How to calculate median of a Map<Int,Int>?

Question

For a map where the key represents a number of a sequence and the value the count how often this number appeared in the squence, how would an implementation of an algorithm in java look like to calculate the median?

For example:

1,1,2,2,2,2,3,3,3,4,5,6,6,6,7,7

in a map:

Map<Int,Int> map = ...
map.put(1,2)
map.put(2,4)
map.put(3,3)
map.put(4,1)
map.put(5,1)
map.put(6,3)
map.put(7,2)

double median = calculateMedian(map);
print(median);

would result in:

> print(median);
3
>

So what i am looking for is a java implementation of calculateMedian.

Answer 1

Linear time

If you know the total of the numbers (in your case it is 16) you can go from the beginning or the end of the map and sum up the counts until you get to round(n/2)th element, or in case the sum is even to average of floor(n/2)th and ceil(n/2)th elements = median.

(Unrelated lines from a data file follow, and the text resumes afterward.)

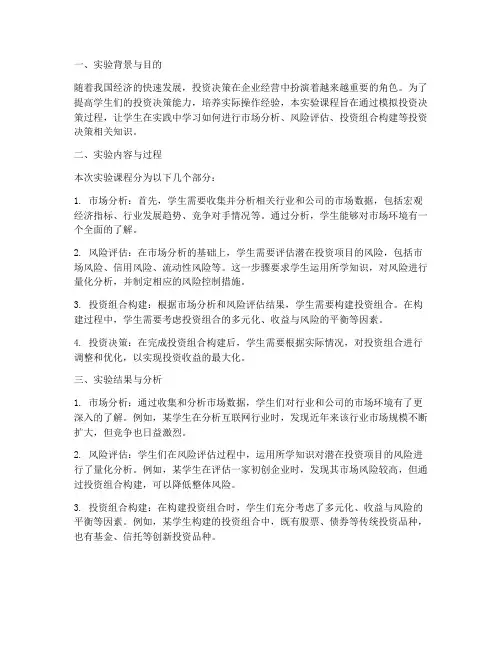 一、实验背景与目的

随着我国经济的快速发展，投资决策在企业经营中扮演着越来越重要的角色。为了提高学生们的投资决策能力，培养实际操作经验，本实验课程旨在通过模拟投资决策过程，让学生在实践中学习如何进行市场分析、风险评估、投资组合构建等投资决策相关知识。

二、实验内容与过程

本次实验课程分为以下几个部分：

1. 市场分析：首先，学生需要收集并分析相关行业和公司的市场数据，包括宏观经济指标、行业发展趋势、竞争对手情况等。通过分析，学生能够对市场环境有一个全面的了解。

2. 风险评估：在市场分析的基础上，学生需要评估潜在投资项目的风险，包括市场风险、信用风险、流动性风险等。这一步骤要求学生运用所学知识，对风险进行量化分析，并制定相应的风险控制措施。

3. 投资组合构建：根据市场分析和风险评估结果，学生需要构建投资组合。在构建过程中，学生需要考虑投资组合的多元化、收益与风险的平衡等因素。

4. 投资决策：在完成投资组合构建后，学生需要根据实际情况，对投资组合进行调整和优化，以实现投资收益的最大化。

三、实验结果与分析

1. 市场分析：通过收集和分析市场数据，学生们对行业和公司的市场环境有了更深入的了解。例如，某学生在分析互联网行业时，发现近年来该行业市场规模不断扩大，但竞争也日益激烈。

2. 风险评估：学生们在风险评估过程中，运用所学知识对潜在投资项目的风险进行了量化分析。例如，某学生在评估一家初创企业时，发现其市场风险较高，但通过投资组合构建，可以降低整体风险。

3. 投资组合构建：在构建投资组合时，学生们充分考虑了多元化、收益与风险的平衡等因素。例如，某学生构建的投资组合中，既有股票、债券等传统投资品种，也有基金、信托等创新投资品种。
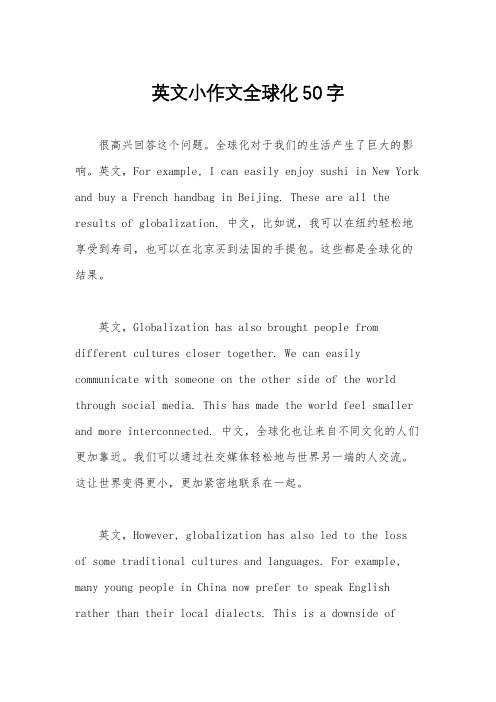 英文小作文全球化50字

很高兴回答这个问题。全球化对于我们的生活产生了巨大的影响。英文，For example, I can easily enjoy sushi in New York and buy a French handbag in Beijing. These are all the results of globalization. 中文，比如说，我可以在纽约轻松地享受到寿司，也可以在北京买到法国的手提包。这些都是全球化的结果。

英文，Globalization has also brought people from different cultures closer together. We can easily communicate with someone on the other side of the world through social media. This has made the world feel smaller and more interconnected. 中文，全球化也让来自不同文化的人们更加靠近。我们可以通过社交媒体轻松地与世界另一端的人交流。这让世界变得更小，更加紧密地联系在一起。

英文，However, globalization has also led to the loss of some traditional cultures and languages. For example, many young people in China now prefer to speak English rather than their local dialects. This is a downside of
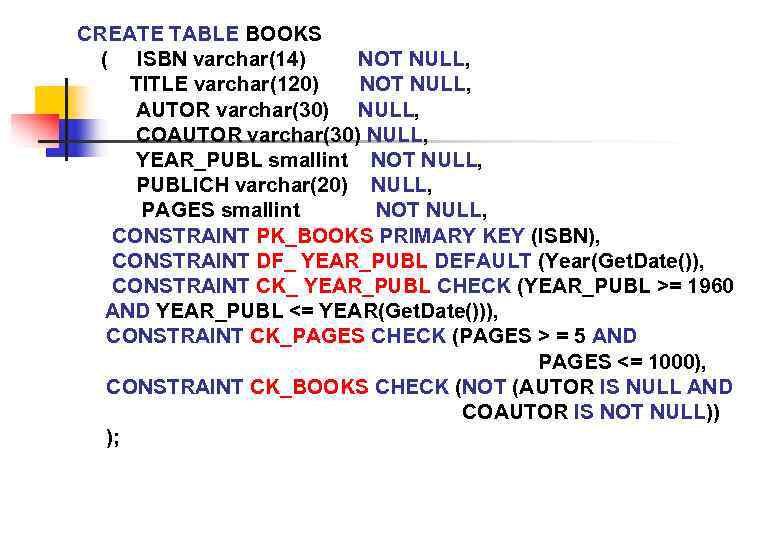 CREATE TABLE BOOKS
( ISBN varchar(14) NOT NULL,
TITLE varchar(120) NOT NULL,
AUTOR varchar(30) NULL,
COAUTOR varchar(30) NULL,
YEAR_PUBL smallint NOT NULL,
PUBLICH varchar(20) NULL,
PAGES smallint NOT NULL,
CONSTRAINT PK_BOOKS PRIMARY KEY (ISBN),
CONSTRAINT DF_ YEAR_PUBL DEFAULT (Year(GetDate()),
CONSTRAINT CK_ YEAR_PUBL CHECK (YEAR_PUBL >= 1960
AND YEAR_PUBL <= YEAR(GetDate())),
CONSTRAINT CK_PAGES CHECK (PAGES > = 5 AND
PAGES <= 1000),
CONSTRAINT CK_BOOKS CHECK (NOT (AUTOR IS NULL AND
COAUTOR IS NOT NULL))
);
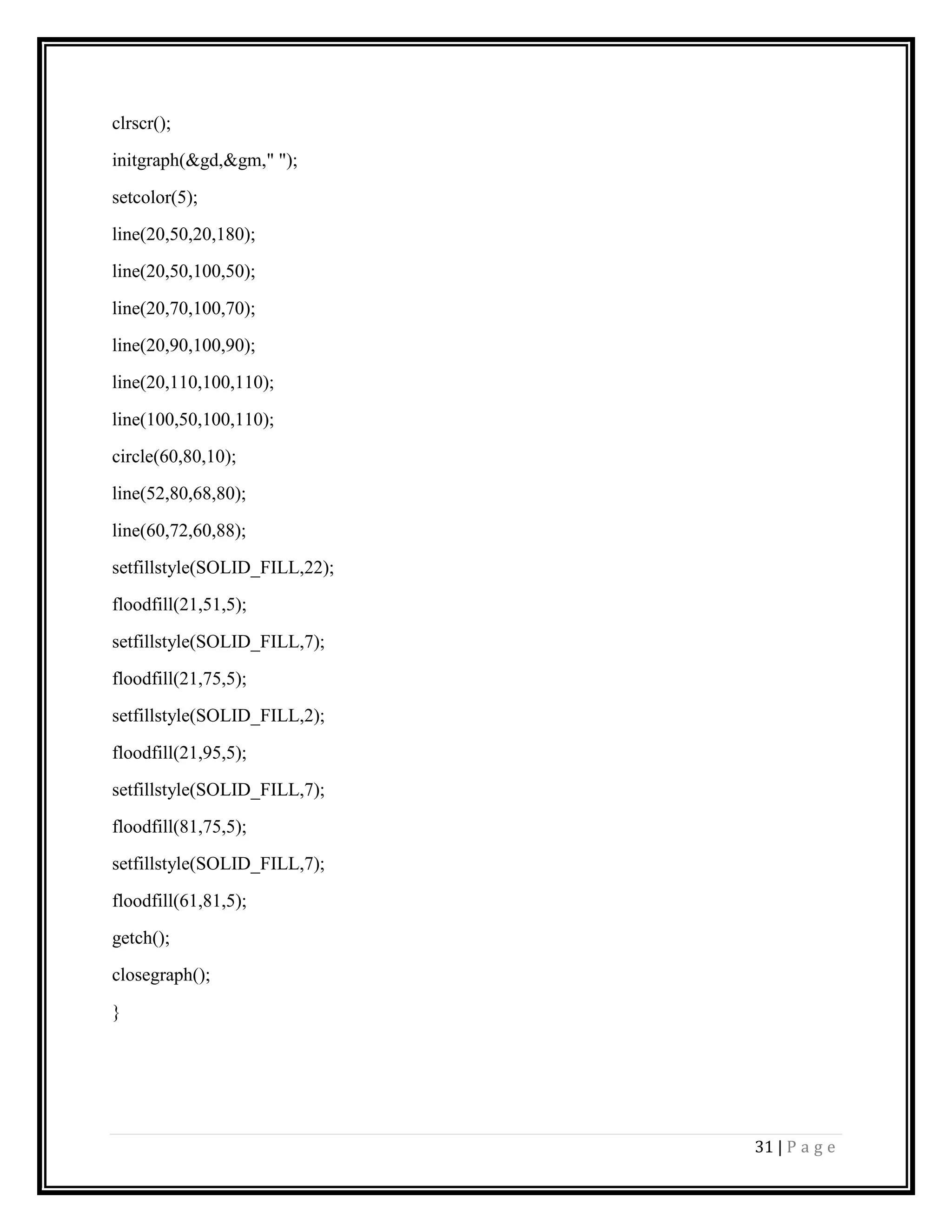 clrscr();

initgraph(&gd,&gm," ");

setcolor(5);

line(20,50,20,180);

line(20,50,100,50);

line(20,70,100,70);

line(20,90,100,90);

line(20,110,100,110);

line(100,50,100,110);

circle(60,80,10);

line(52,80,68,80);

line(60,72,60,88);

setfillstyle(SOLID_FILL,22);

floodfill(21,51,5);

setfillstyle(SOLID_FILL,7);

floodfill(21,75,5);

setfillstyle(SOLID_FILL,2);

floodfill(21,95,5);

setfillstyle(SOLID_FILL,7);

floodfill(81,75,5);

setfillstyle(SOLID_FILL,7);

floodfill(61,81,5);

getch();

closegraph();

}

31 | P a g e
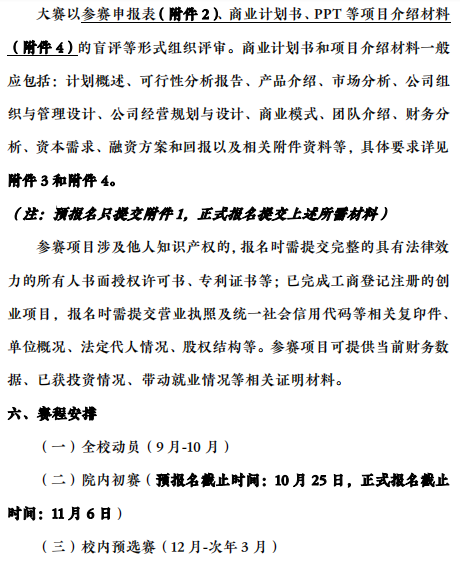 大赛以参赛申报表（附件 2）、商业计划书、PPT 等项目介绍材料（附件 4）的盲评等形式组织评审。商业计划书和项目介绍材料一般应包括：计划概述、可行性分析报告、产品介绍、市场分析、公司组织与管理设计、公司经营规划与设计、商业模式、团队介绍、财务分析、资本需求、融资方案和回报以及相关附件资料等，具体要求详见附件 3 和附件 4。

（注：预报名只提交附件 1，正式报名提交上述所需材料）

参赛项目涉及他人知识产权的，报名时需提交完整的具有法律效力的所有人书面授权许可书、专利证书等；已完成工商登记注册的创业项目，报名时需提交营业执照及统一社会信用代码等相关复印件、单位概况、法定代人情况、股权结构等。参赛项目可提供当前财务数据、已获投资情况、带动就业情况等相关证明材料。

六、赛程安排

（一）全校动员（9 月-10 月）

（二）院内初赛（预报名截止时间：10 月 25 日，正式报名截止时间：11 月 6 日）

（三）校内预选赛（12 月-次年 3 月）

If you don't know the total count you will have to go through all of them at least once.

Sublinear time

If you can decide on the data structure and can do pre-processing see wikipedia on selection algorithm and you might get even sublinear algorithm. You can also get sublinear time if you know something about the distribution of the data.

EDIT: So under assumption that we have a sequence with counts what we can do is

• while inserting the key -> count pairs maintain another map - key -> running_total
• this way you will have a structure in which you will be able to get total_count by looking at the last key's running_total
• and you will be able to do a binary search to locate the element where running total is close to total_count/2

This will double the memory usage, but will give O(log n) performance for median and O(1) for total_count.

Answer 2

Using Guava:

Multiset<Integer> values = TreeMultiset.create();
Collections.addAll(values, 1,1,2,2,2,2,3,3,3,4,5,6,6,6,7,7);

Now the answer to your question is:

return Iterables.get(values, (values.size() - 1) / 2);

Really. That's it. (Or check if size is even and average the two central values, to be precise about it.)

If the counts are particularly large, it would be faster to use the multiset's entrySet and keep a running sum, but the simplest way is usually fine.